I could write a Dartmouth or Seton Hall dissertation on potato chips.





S'MAC


----------



## Mr. H.

Two for $2.50 at Walgreen's. 

Tikka Masala (Indian) and some kind of Chinese food shit. 

The Indian flavor grew on me and I finished the bag. I would buy it again. 

The Chinese shit was... shit.  I threw it out. 

I'm still waiting on anything Chipotle. They won't go there because Lay's is staffed with marketing pussies.


----------



## Moonglow

Mr. H. said:


> Two for $2.50 at Walgreen's.
> 
> Tikka Masala (Indian) and some kind of Chinese food shit.
> 
> The Indian flavor grew on me and I finished the bag. I would buy it again.
> 
> The Chinese shit was... shit.  I threw it out.
> 
> I'm still waiting on anything Chipotle. They won't go there because Lay's is staffed with marketing pussies.

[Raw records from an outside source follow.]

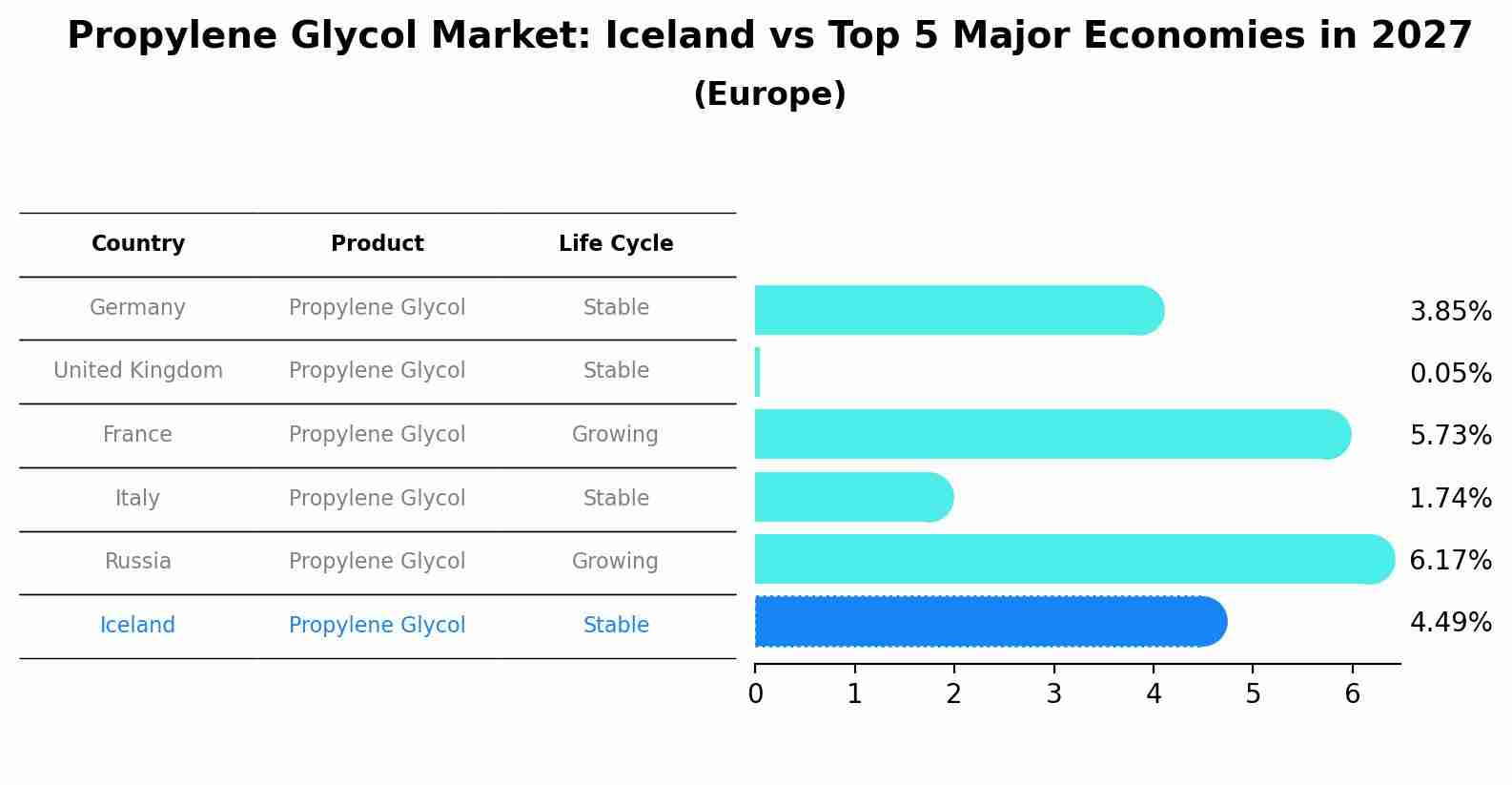 Propylene Glycol Market: Iceland vs Top 5 Major Economies in 2027
(Europe)

| Country | Product | Life Cycle |
|---|---|---|
| Germany | Propylene Glycol | Stable |
| United Kingdom | Propylene Glycol | Stable |
| France | Propylene Glycol | Growing |
| Italy | Propylene Glycol | Stable |
| Russia | Propylene Glycol | Growing |
| Iceland | Propylene Glycol | Stable |

3.85%
0.05%
5.73%
1.74%
6.17%
4.49%

0 1 2 3 4 5 6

The Chipotle flavor for Lays has come and gone, now the popular brand  is Takis..


----------



## Iceweasel

Lays does some interesting ones. They had a cappuccino flavored one a while back. Bought a bag for shits and giggles and loved them. Bought a few more over the weeks but now they are gone.


----------



## Skull Pilot

Cape Cod Salt and Vinegar are my go to.

I like the hot chips too.  Sriracha, etc


----------



## Wyld Kard




----------



## Toro

I refuse to eat anything "gluten free."

fucking liberals.

There's a great bagel place in NYC called Esa Bagel.  The flour they use is "extra-gluten."  It says so on the bags.  I'm not kidding.  So I eat there.


----------



## Toro

Iceweasel said:


> Lays does some interesting ones. They had a cappuccino flavored one a while back. Bought a bag for shits and giggles and loved them. Bought a few more over the weeks but now they are gone.

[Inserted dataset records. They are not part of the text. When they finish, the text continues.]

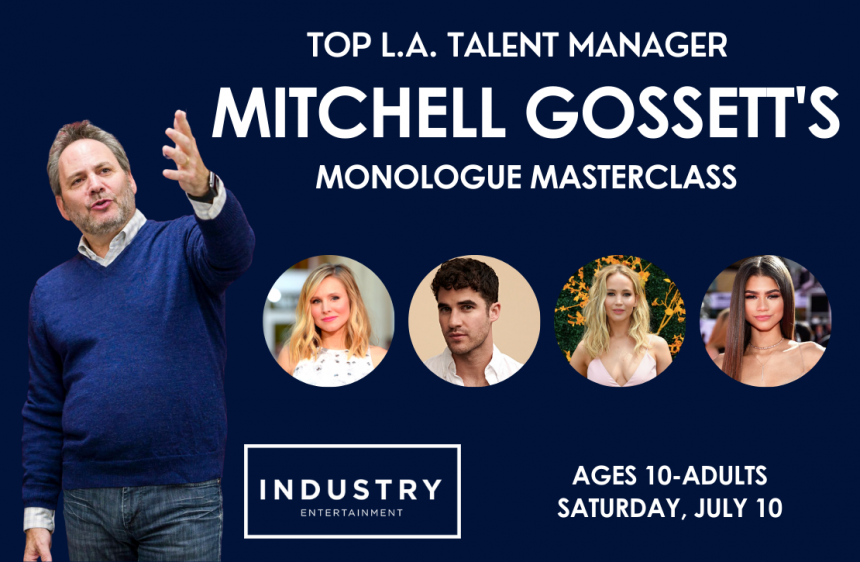 TOP L.A. TALENT MANAGER
MITCHELL GOSSETT'S
MONOLOGUE MASTERCLASS

INDUSTRY
ENTERTAINMENT

AGES 10-ADULTS
SATURDAY, JULY 10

Lays is losing share, so they are adding some really cool flavors.  They have some Indian chicken flavor right now, and a Brazilian Picanha flavor too.


----------



## ChrisL

I like sour cream and onion and barbecue and plain.


----------



## Wyld Kard




----------



## Ringel05

Anyone who likes flavored potato(e) chips is a blasphemous heathen..........


----------



## ChrisL

I like to eat some plain potato chips with my sandwiches.  Chips always make sandwiches better.


----------



## fbj

I tried BBQ pringles for the first time tonight and they taste like barbecue Ass


Won't but them again


----------